Results 1 to 20 of 361

Thread: Officer Retention

Threaded View

Previous Post Previous Post   Next Post Next Post
  1. #9
    Registered User
    Join Date
    Sep 2007
    Posts
    9

    Default

    About the distance between the officer corps and professional classes, I have been ruminating on that for awhile. Not long ago I was on an airplane and happened to sit next to a wealthy businessman and a lawyer, both from New England. I took that time to chat about world affairs and offer them a perspective from the profession of arms.

    Towards the end of the flight, the businessman asked me what sort of things officers study to be ready for war. I happened to have my copy of Roots of Strategy and showed him a few diagrams from Frederick the Great's "Instructions to his Generals", explaining how the principles of war used in those maneuvers are applicable today.

    By discussing warfare at an intellectual level, I think I removed many Vietnam-era stereotypes that these men had accepted for forty years. I think we need to engage professionals at the same level that their professions engage them.

    That said, I believe there are many barriers between the military and the professional classes, and one very large one is terminology. Why do we say "land navigation" instead of orienteering? The word navigation has a maritime connotation. Adding the word "land" does not change the connotation, it only makes the term sound as though it were created by someone with a small vocabulary. Why do we say "human terrain" instead of "demographics" or "anthropology" when both of these are established and esteemed disciplines? Do we discourage demographers, anthropologists, and other professionals from working with the military because we appear meddlesome, unwilling to respect the venerable terms used by the scholars of their discipline? Too often we invent new terms instead of consulting a thesaurus.

    One of my friends argues that a profession must have terms which are used almost exclusively by that profession in order to be taken seriously. I agree. If I have to explain to someone what Clausewitz meant by tactics, I feel that I am acting as an ambassador of the profession of arms. If I have to explain that a VBIED is a car bomb or that a DFAC is a cafeteria or that HMMWV stands for High Mobility Multi-Wheeled Vehicle (a term which could arguably be applied to a bicycle); I cringe inside because these terms are esoteric for the sake of being esoteric.

    What's more, many officers I know are not very good with spelling, grammar, nor oration. I have seen many slide shows with 2-3 misspellings per slide and a few officers who used the phrase "in terms of" as a crutch. We cannot give the impression of war as a thinking person's game unless we show the same level of literacy as other professions.

> RAW DATA
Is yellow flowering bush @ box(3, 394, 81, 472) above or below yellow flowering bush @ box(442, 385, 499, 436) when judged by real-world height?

> GOAL A
List every acronym that appears in the forum post on officer retention, with the meaning the post gives for each.
> GOAL B
Transcribe, without changes, the part of the forum post on officer retention that opens with the words containing "Towards the end" and closes with "professions engage them.".

> CORRECT RESPONSE A
- VBIED: a car bomb
- DFAC: a cafeteria
- HMMWV: High Mobility Multi-Wheeled Vehicle

> CORRECT RESPONSE B
Towards the end of the flight, the businessman asked me what sort of things officers study to be ready for war. I happened to have my copy of Roots of Strategy and showed him a few diagrams from Frederick the Great's "Instructions to his Generals", explaining how the principles of war used in those maneuvers are applicable today.

    By discussing warfare at an intellectual level, I think I removed many Vietnam-era stereotypes that these men had accepted for forty years. I think we need to engage professionals at the same level that their professions engage them.